Amy Robsart, wife to Robert Dudley, is dead. Not from the malady that has long been spoken of, but by mischance, it seems, for her servants, having gone forth to a fair, returned to the house to find her dead at the bottom of a pair of stairs with her neck broke. The queen has ordered that there be an inquest, sent Lord Robert away to his house at Kew until the coroner shall come to a verdict, and mewed herself up in her rooms with her confusion.

“Sure she must have done away with herself,” Jenny surmised when Bess read the letter over to her. “Poor lady, what a grievous position she has been in so long, with all the world and his wife speaking of Robert Dudley’s love for the queen and the queen’s for him, and that it wanted only her death to make him free to marry.”

“Perhaps,” Bess said. “But I am positive that though Dudley was far from his wife, many will say that he had a hand in her death, and even that the queen did, too.”

A few days later Will wrote that the coroner had concluded that Lady Dudley’s death was accidental.

But this does nothing to still the wagging tongues, and though the queen has recalled Robert Dudley to her side, there are dangerous suspicions and mutterings that Dudley sent someone to do his wife to death. In truth I think the queen will never be able to marry him now.
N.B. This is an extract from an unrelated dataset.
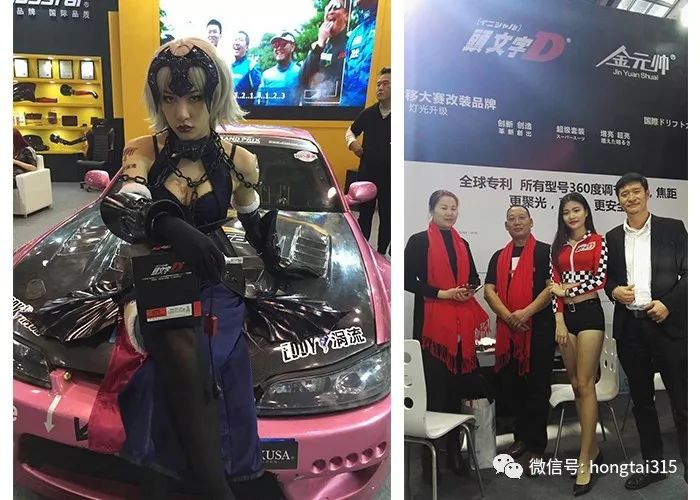 一物一码：頭文字D扫码营销这么玩，太扎心了....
Lady Throckmorton tells me that her husband writ from Paris to say that all the talk there is that the queen and her lover have murdered his wife.
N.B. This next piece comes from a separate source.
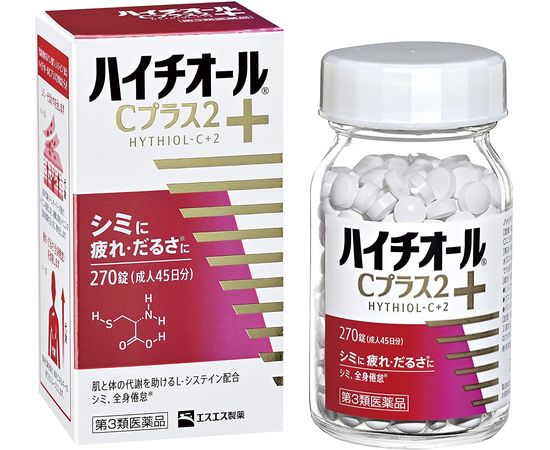 Комплекс против веснушек и пигментных пятен KENKO HYTHIOL-С Plus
Bess felt a wrenching sorrow for Elizabeth, imagining only too well how she herself would feel if she had been prevented from marrying Will because of what people would think, because of a duty to put the needs of the country before her own happiness. And Elizabeth was twenty-seven. She could not wait forever to take a husband. Could she afford to delay making a choice, hoping that eventually the furor over Amy Robsart’s death would fade and she could marry the man she loved so well?

A month later Will wrote that the queen had finally given him permission to leave court but that something was finally happening with Bess’s case against the Exchequer.